Agent event firehose (Phase 82.11)
Operator UIs (and any microapp with the right capability) need real-time visibility into what agents are doing: chat lines, pause state changes, escalations to humans, batch-job results, future custom kinds. The agent event firehose is the single architectural seam that delivers them.
The wire format — AgentEventKind — is a #[non_exhaustive]
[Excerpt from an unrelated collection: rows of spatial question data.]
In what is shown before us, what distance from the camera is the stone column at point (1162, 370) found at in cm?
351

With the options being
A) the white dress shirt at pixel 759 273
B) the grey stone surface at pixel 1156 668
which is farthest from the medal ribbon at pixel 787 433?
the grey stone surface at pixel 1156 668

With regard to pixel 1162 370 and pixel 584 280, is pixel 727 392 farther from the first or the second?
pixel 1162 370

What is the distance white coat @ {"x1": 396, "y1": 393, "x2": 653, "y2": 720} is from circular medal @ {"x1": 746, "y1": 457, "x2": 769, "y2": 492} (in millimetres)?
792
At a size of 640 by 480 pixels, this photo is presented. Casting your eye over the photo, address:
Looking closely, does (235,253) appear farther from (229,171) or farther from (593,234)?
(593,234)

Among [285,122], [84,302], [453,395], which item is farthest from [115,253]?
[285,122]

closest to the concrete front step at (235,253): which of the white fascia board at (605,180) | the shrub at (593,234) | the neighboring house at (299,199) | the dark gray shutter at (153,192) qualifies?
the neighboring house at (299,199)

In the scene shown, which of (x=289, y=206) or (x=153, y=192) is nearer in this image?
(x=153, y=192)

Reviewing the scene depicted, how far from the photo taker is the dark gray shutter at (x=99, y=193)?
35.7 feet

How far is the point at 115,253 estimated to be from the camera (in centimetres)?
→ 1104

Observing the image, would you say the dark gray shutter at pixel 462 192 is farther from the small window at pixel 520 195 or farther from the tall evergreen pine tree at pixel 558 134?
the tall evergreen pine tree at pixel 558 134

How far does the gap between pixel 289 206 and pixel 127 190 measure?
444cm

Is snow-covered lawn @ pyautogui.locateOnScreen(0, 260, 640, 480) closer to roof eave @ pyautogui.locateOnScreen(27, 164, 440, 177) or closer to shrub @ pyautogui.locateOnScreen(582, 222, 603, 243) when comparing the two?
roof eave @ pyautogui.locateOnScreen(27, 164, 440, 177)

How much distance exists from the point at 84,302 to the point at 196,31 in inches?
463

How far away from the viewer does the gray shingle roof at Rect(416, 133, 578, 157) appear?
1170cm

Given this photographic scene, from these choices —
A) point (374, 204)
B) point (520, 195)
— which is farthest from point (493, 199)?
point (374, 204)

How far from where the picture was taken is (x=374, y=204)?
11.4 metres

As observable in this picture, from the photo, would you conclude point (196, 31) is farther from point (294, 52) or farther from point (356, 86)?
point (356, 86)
discriminated enum on nexo/notify/agent_event (admin RPC
reference).
This page documents the runtime composition that gets a frame
from a producer (transcript writer, processing handler,
escalation handler) onto every interested subscriber.
Trait
Every producer holds a single Arc<dyn AgentEventEmitter>:
#![allow(unused)] fn main() { #[async_trait] pub trait AgentEventEmitter: Send + Sync + Debug { async fn emit(&self, event: AgentEventKind); } }
Implementations are best-effort: failures log and drop. The
contract is that emit MUST NOT block the producer. Boot is free
to swap in any composition without touching emit sites.
Source: crates/core/src/agent/agent_events.rs.
Implementations
BroadcastAgentEventEmitter — live in-process
A tokio::sync::broadcast::Sender<AgentEventKind> with a 256-frame
ring buffer. Subscribers that lag past the buffer get
RecvError::Lagged(n) rather than panic — they are expected to
call nexo/admin/agent_events/list to resync.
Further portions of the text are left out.